[[ Selected text, beginning ]]

You Can Have a Normal Weight and Still Be at Risk for Heart Failure
Research Highlights
- Fat stored around the waist, often called belly fat or visceral fat, showed a much stronger link to heart failure risk than body mass index (BMI), making waist size a more revealing measure of risk.
- Inflammation throughout the body emerged as a major factor connecting abdominal fat to heart failure, accounting for roughly one-quarter to one-third of that increased risk.
- Because inflammation plays such a central role, targeting and reducing inflammation could become an important strategy for lowering heart failure risk in people with excess belly fat.
Belly Fat and Heart Failure Risk
New findings presented at the American Heart Association’s EPI|Lifestyle Scientific Sessions 2026 suggest that excess fat around the waist (central obesity or visceral fat) may raise the risk of heart failure, largely due to inflammation. The conference, held in Boston from March 17 to 20, highlights the latest research on prevention, lifestyle, and cardiometabolic health.
Waist Size vs BMI in Predicting Risk
Researchers reported that higher levels of visceral fat were more closely associated with heart failure risk than overall body weight. Larger waist measurements were linked to increased risk even among individuals whose body mass index (BMI) fell within a normal range. The results indicate that fat distribution may play a more important role than total weight. Inflammation appears to be a key factor that helps explain why fat stored around the abdomen is particularly harmful to the heart. These findings suggest that measuring waist size could improve how clinicians identify people at higher risk, rather than relying on BMI alone.
“This research helps us understand why some people develop heart failure despite having a body weight that seems healthy,” said Szu-Han Chen, lead author of the study and a medical student at National Yang Ming Chiao Tung University in Taiwan. “By monitoring waist size and inflammation, clinicians may be able to identify people with higher risk earlier and focus on prevention strategies that could reduce the chance of heart failure before symptoms begin.”
Inflammation as a Key Driver
A 2025 scientific statement from the American Heart Association on risk-based primary prevention of heart failure emphasizes that systemic inflammation, or inflammation throughout the body, is a major contributor to heart disease. It can interfere with the immune system, damage blood vessels, and promote the formation of scar tissue in the heart. The Association has also pointed to evidence that higher inflammation levels are linked to greater heart disease risk, even in people with normal cholesterol.

[[ Selected text, end ]]
[[ Available data, beginning ]]

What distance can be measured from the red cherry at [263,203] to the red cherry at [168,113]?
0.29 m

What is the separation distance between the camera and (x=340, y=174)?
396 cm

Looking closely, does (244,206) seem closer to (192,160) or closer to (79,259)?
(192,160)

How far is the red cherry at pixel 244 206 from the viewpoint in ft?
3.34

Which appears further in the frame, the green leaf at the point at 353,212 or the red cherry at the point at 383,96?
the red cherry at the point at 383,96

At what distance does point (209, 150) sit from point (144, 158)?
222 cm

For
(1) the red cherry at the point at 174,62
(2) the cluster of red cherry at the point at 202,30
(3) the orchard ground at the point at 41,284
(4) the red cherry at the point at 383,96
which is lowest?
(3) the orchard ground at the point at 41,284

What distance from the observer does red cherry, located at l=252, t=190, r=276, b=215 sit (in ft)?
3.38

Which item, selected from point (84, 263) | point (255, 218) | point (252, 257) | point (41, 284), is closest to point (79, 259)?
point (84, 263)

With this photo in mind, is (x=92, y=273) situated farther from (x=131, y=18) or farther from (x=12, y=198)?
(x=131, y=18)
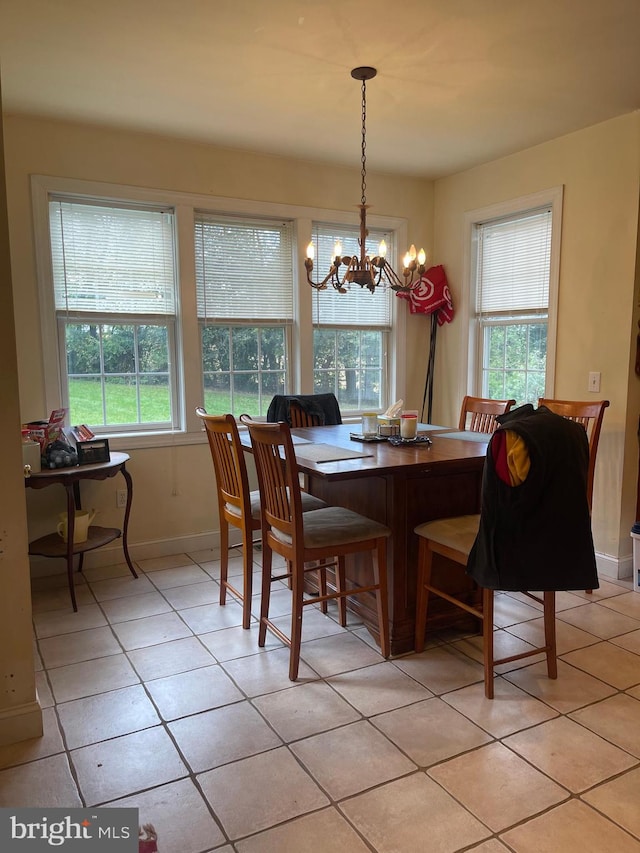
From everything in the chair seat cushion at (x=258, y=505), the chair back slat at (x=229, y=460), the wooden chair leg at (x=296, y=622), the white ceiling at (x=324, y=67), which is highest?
the white ceiling at (x=324, y=67)

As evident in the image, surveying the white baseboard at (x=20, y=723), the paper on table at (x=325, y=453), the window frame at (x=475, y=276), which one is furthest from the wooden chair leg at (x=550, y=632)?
the white baseboard at (x=20, y=723)

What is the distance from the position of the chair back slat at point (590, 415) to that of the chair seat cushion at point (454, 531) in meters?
A: 0.93

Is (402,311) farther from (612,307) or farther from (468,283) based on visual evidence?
(612,307)

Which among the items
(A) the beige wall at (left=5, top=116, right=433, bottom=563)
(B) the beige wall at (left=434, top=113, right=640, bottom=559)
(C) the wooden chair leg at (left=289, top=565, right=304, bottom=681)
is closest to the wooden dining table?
(C) the wooden chair leg at (left=289, top=565, right=304, bottom=681)

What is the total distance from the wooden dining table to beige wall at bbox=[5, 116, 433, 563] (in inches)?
51.2

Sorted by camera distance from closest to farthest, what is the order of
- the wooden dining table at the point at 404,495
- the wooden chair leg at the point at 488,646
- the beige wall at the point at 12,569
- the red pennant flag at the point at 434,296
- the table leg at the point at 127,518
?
the beige wall at the point at 12,569, the wooden chair leg at the point at 488,646, the wooden dining table at the point at 404,495, the table leg at the point at 127,518, the red pennant flag at the point at 434,296

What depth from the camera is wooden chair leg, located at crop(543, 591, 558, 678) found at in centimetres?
240

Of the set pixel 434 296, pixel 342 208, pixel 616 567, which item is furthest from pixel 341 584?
pixel 342 208

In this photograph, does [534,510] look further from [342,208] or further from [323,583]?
[342,208]

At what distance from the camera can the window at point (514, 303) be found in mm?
3898

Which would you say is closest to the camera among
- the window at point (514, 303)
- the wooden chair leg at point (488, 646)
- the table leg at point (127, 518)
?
the wooden chair leg at point (488, 646)

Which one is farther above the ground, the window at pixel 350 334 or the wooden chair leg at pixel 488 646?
the window at pixel 350 334

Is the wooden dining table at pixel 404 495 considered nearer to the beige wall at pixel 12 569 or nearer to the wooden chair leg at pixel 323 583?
the wooden chair leg at pixel 323 583

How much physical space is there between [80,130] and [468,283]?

[[ Available data, end ]]

### Exercise directions
Return the part of the article on belly fat and heart failure that begins at the words "- Because inflammation" and stops after "excess belly fat.", copied word for word.

### Exercise output
- Because inflammation plays such a central role, targeting and reducing inflammation could become an important strategy for lowering heart failure risk in people with excess belly fat.